Po opłaceniu wstępu miałem do pokonania niedługi odcinek, bo ledwo 1,2km, z niedużym przewyższeniem 180m. Większość trasy idzie się przez dżunglę, trasa gruntowa z dużą ilością wystających konarów. Chyba nikt oprócz mnie nie wchodził w sandałach, ale mając już spore doświadczenie mi to nie sprawiało trudności. Zabójcza była tutaj wilgotność bo sięgająca 85% i wzrastająca temperatura. Jak się później okazało, lepiej wchodzić z rana lub przed południem.
Na szczycie mamy ładną półkę skalną dosyć sporych rozmiarów, z której ładnie widać wschodnią część wyspy, od lotniska przez Eden Island, aż po stolicę.
Myślałem że nie będzie dużo osób na szlaku, a jednak nie tylko ja mam w głowie takie eskapady.
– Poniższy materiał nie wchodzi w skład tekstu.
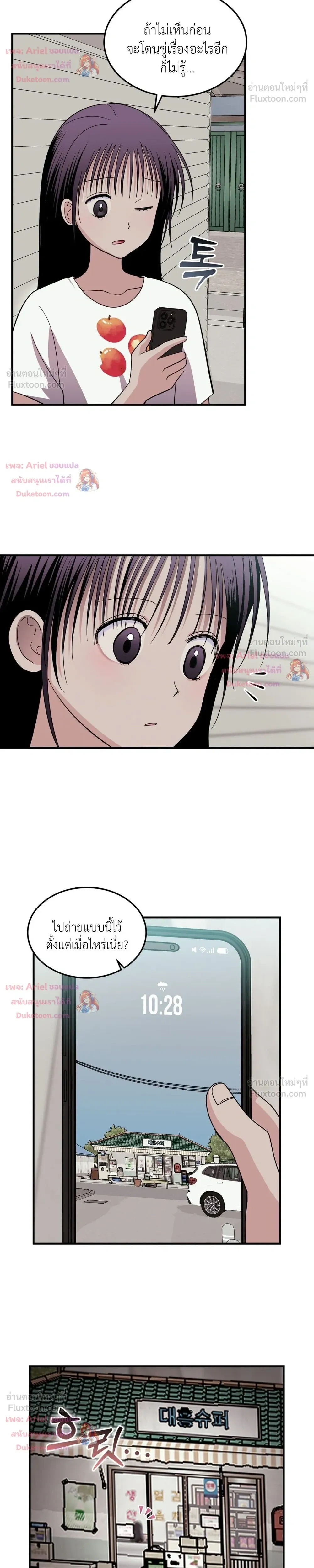 ภาพที่ 4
I tak mijałem Gruzinów, Węgrów, Szwedów i Hiszpanów. Za to ani jednego Angola :)
Foldery z trasami można pobrać ze strony oficjalnej parku
www.spga.gov.sc.
Wracając po trasie do domu chciałem jechać przez Port Glaud. Jak zjechałem w dół i minąłem tę miejscowość okazało się, że po opadach osunął się głaz na drogę i jest ona zamknięta. Musiałem się wrócić przez góry do stolicy, jechać przez kolejną przełęcz do La Misère, i dopiero w dół do Grand Anse Village i dalej do mojego apartamentu. Cały objazd zajął mi ponad 1,5h.